If you are a parent and have recently shopped for animal cracker snacks, you may have noticed the box looks a little different.
After more than one hundred years of Barnum’s Animals crackers featuring the animals on their cover in train boxcars, they relented to pressure from People for the Ethical Treatment of Animals (PETA) and changed their logo.
“After more than a century behind bars, the beasts on boxes of animal crackers are roaming free,” reports the Associated Press.
Mondelez International and parent company Nabisco redesigned the packaging of the Barnum’s Animals crackers to show the animals side-by-side in the wilderness.
From Associated Press:
PETA, which has been protesting the use of animals in circuses for more than 30 years, wrote a letter to Mondelez in the spring of 2016 calling for a redesign.
“Given the egregious cruelty inherent in circuses that use animals and the public’s swelling opposition to the exploitation of animals used for entertainment, we urge Nabisco to update its packaging in order to show animals who are free to roam in their natural habitats,” PETA said in its letter.
Mondelez agreed and started working on a redesign. In the meantime, the crackers’ namesake circus — Ringling Brothers and Barnum and Bailey — folded for good. The 146-year-old circus, which had removed elephants from its shows in 2016 because of pressure from PETA and others, closed down in May 2017 due to slow ticket sales.
The redesign of the boxes, now on U.S. store shelves, retains the familiar red and yellow coloring and prominent “Barnum’s Animals” lettering. But instead of showing the animals in cages — implying that they’re traveling in boxcars for the circus — the new boxes feature a zebra, elephant, lion, giraffe and gorilla wandering side-by-side in a grassland. The outline of acacia trees can be seen in the distance.

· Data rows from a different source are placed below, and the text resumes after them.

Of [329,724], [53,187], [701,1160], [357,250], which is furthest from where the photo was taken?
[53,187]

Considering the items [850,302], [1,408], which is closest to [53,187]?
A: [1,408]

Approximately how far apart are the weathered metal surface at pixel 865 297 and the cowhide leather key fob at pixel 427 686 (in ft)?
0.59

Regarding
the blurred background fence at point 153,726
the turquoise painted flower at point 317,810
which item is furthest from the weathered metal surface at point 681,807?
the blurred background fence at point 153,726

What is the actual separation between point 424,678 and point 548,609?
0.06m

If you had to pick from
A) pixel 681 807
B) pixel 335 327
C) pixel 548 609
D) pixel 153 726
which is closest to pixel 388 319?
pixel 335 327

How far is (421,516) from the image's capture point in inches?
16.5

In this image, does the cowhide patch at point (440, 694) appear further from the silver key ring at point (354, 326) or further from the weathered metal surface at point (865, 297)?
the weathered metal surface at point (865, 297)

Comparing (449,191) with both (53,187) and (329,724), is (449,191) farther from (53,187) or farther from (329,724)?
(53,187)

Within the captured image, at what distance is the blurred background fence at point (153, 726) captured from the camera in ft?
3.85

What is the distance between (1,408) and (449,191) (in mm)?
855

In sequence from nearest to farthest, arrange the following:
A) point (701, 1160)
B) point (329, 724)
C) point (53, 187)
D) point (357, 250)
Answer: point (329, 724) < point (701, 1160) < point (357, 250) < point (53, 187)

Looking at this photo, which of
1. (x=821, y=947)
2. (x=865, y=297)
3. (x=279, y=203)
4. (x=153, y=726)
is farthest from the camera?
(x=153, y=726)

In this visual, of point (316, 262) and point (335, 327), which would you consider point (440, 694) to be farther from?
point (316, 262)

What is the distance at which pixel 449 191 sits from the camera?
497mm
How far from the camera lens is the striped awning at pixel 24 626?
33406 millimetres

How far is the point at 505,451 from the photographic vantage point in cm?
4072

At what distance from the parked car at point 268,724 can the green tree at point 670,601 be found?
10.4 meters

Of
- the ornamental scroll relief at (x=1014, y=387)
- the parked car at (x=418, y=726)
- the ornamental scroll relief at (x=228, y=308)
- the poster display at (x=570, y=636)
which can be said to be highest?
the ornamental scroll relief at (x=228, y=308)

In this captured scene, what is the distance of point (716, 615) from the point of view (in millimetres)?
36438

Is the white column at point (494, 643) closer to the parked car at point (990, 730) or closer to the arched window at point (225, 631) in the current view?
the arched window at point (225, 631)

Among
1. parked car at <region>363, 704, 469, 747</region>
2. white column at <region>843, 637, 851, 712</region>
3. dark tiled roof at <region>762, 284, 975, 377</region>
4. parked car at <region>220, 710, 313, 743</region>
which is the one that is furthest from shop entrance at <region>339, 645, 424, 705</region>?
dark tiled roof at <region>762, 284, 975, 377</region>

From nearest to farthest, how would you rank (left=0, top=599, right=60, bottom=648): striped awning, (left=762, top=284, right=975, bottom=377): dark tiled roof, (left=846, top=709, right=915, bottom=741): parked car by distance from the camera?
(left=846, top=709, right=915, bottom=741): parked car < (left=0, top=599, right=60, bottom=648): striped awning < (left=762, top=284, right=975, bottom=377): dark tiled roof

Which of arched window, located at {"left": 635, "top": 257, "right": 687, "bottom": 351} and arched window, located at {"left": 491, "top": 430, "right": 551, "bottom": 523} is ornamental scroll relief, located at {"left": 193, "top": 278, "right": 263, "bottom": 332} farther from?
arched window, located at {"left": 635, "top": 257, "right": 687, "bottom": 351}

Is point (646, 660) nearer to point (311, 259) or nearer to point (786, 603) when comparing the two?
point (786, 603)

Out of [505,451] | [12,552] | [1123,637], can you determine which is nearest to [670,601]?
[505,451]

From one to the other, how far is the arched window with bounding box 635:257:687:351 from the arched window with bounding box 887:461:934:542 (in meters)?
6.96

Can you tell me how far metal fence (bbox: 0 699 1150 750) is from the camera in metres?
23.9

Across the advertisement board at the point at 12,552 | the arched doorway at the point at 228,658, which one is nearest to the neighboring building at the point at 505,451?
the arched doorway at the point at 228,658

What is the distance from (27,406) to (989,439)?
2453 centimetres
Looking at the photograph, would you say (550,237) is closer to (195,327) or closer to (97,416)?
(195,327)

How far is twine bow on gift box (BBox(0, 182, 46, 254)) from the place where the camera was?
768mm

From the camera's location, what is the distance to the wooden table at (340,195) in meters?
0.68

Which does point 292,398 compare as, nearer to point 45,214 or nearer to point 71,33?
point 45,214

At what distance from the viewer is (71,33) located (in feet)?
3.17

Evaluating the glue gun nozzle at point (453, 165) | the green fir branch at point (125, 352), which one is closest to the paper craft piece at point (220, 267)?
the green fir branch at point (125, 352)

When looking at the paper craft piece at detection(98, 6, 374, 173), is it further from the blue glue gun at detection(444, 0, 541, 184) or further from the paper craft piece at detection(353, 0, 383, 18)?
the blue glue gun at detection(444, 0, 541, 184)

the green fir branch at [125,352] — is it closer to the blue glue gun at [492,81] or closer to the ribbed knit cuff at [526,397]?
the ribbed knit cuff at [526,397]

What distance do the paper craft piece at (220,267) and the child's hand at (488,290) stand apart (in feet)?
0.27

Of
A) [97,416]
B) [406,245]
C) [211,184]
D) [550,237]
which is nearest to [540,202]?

“The new box for Barnum’s Animals crackers perfectly reflects that our society no longer tolerates the caging and chaining of wild animals for circus shows,” said Tracy Reiman, PETA Executive Vice President.
As Associated Press reports, the company has temporarily changed their logo to reflect specials or fundraisers, but have not changed the logo since its inception in 1902:
Nabisco has been making Barnum’s Animals crackers since 1902. It has redesigned its boxes before, but only for limited-time special editions. In 1995, it offered an endangered species collection that raised money for the World Wildlife Fund. In 1997, it offered a zoo collection that raised money for the American Zoo and Aquarium Association. And in 2010, it worked with designer Lilly Pulitzer on a pastel-colored box that raised money for tiger conservation.
Here’s the new logo:
Nabisco’s animal crackers to break out of their cages in new box design after pressure from PETA. https://t.co/crVAll6Ubo
— The Associated Press (@AP) August 21, 2018
Here’s how some people on social media reacted to the change:
Oh good this will fix everything. https://t.co/6dbhGuMgVK
— Bridget Phetasy (@BridgetPhetasy) August 21, 2018
I was just saying yesterday that nothing could be less useful the straw ban but clearly the challenge was accepted and met.
— Jim Palace (@JimboX87) August 21, 2018
“Cage-free” is all the rage, now for your animal crackers. Means Nabisco can charge a premium price.
— Robert Stern (@RobertStern) August 21, 2018
— Michael Douchette (@Steelharp) August 21, 2018
Really? This is what people get upset about? This is what people waste their time on?